→ Task objective
The reply should consist solely of the lines from the one with "young present: 0%" through the final line of the listing, copied exactly, with no pictures.

→ Records supplied
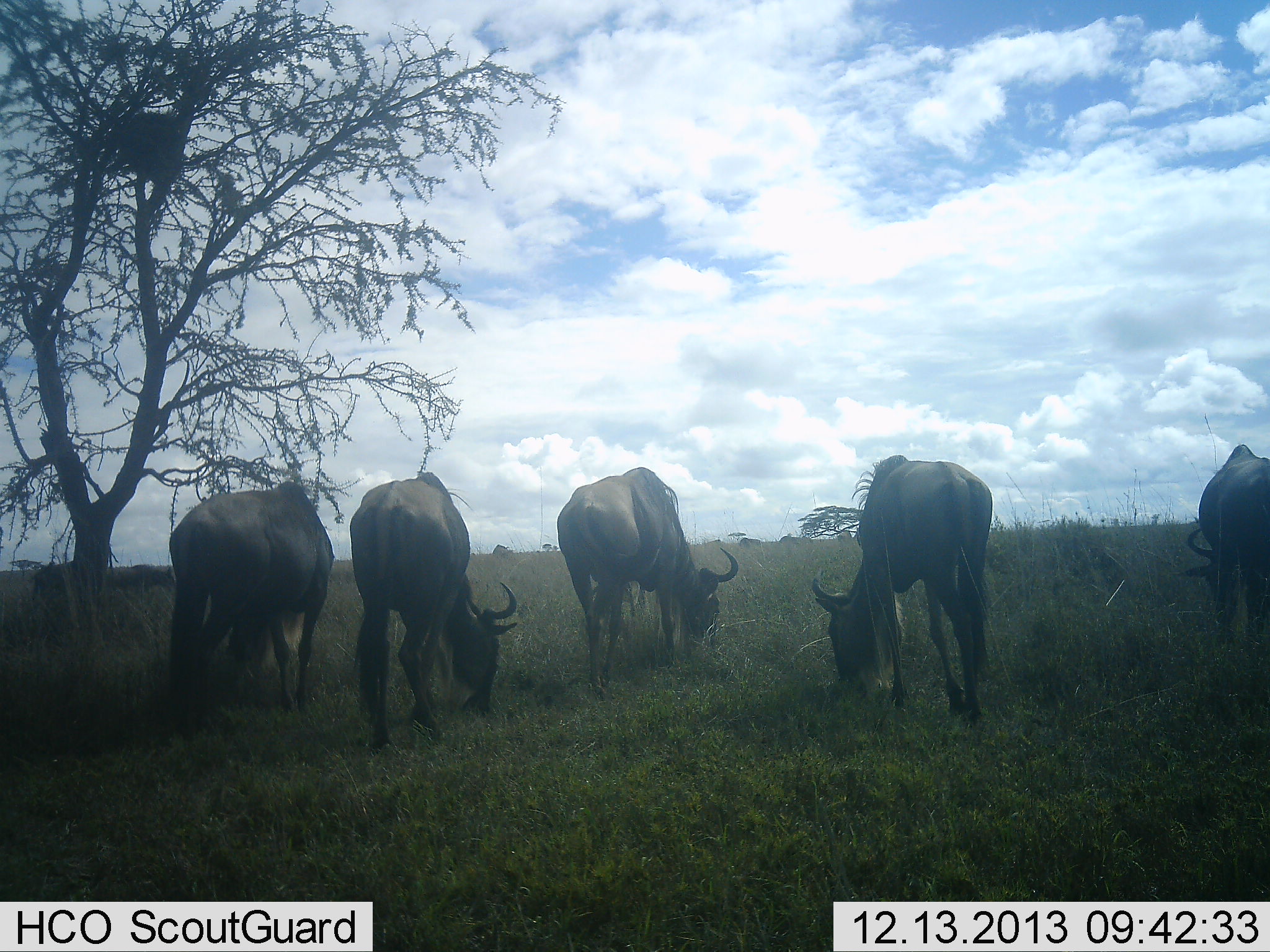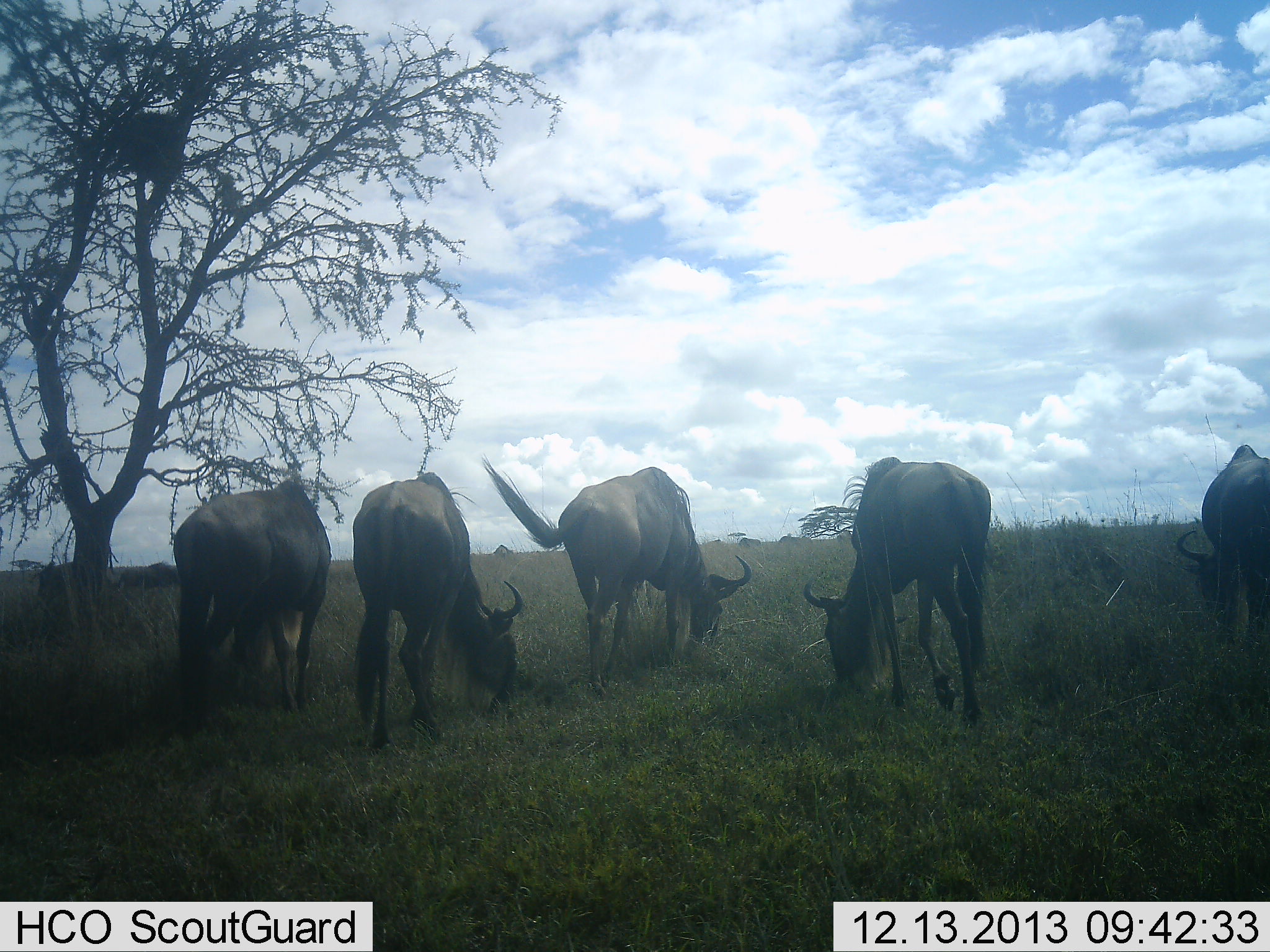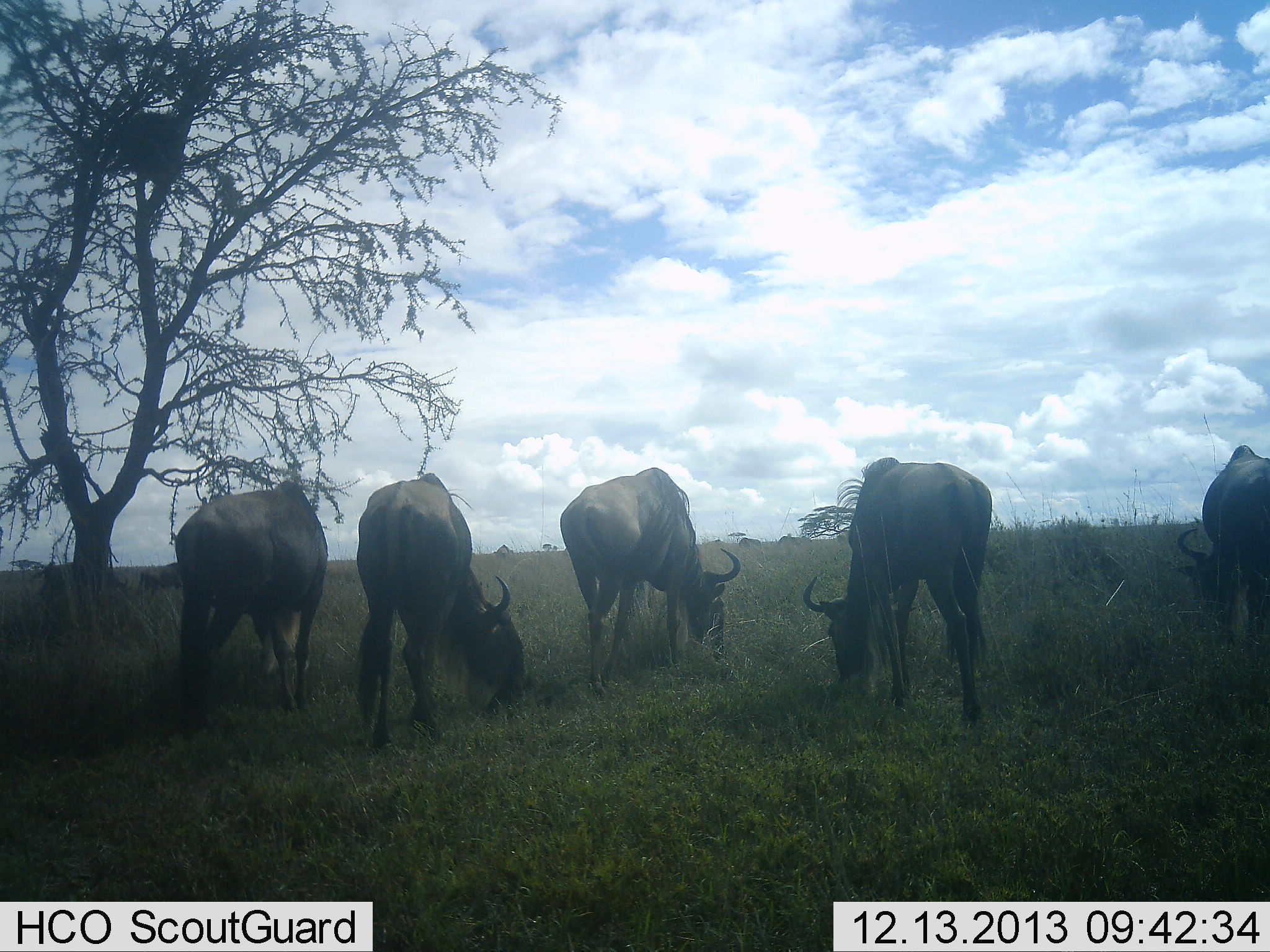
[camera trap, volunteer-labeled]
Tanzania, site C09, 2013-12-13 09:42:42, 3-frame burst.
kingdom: Animalia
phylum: Chordata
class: Mammalia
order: Artiodactyla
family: Bovidae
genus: Connochaetes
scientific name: Connochaetes taurinus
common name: blue wildebeest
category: wildebeest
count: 5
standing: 10%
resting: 0%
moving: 30%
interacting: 0%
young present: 0%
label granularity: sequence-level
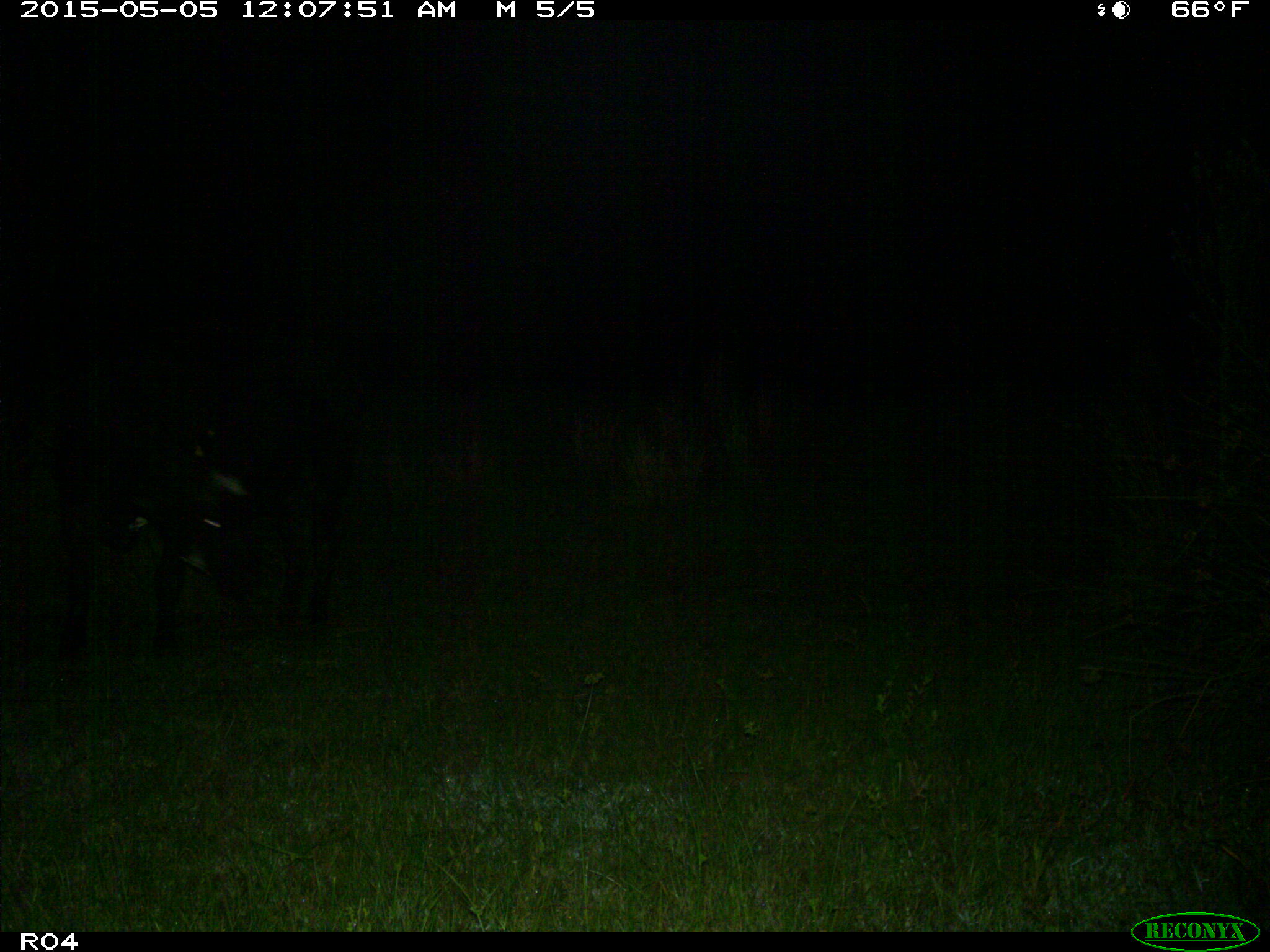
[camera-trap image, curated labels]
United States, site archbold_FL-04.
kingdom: Animalia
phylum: Chordata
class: Mammalia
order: Artiodactyla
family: Bovidae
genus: Bos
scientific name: Bos taurus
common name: domestic cow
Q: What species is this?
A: Bos taurus (domestic cow).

→ Written answer
young present: 0%
label granularity: sequence-level
[camera-trap image, curated labels]
United States, site archbold_FL-04.
kingdom: Animalia
phylum: Chordata
class: Mammalia
order: Artiodactyla
family: Bovidae
genus: Bos
scientific name: Bos taurus
common name: domestic cow
Q: What species is this?
A: Bos taurus (domestic cow).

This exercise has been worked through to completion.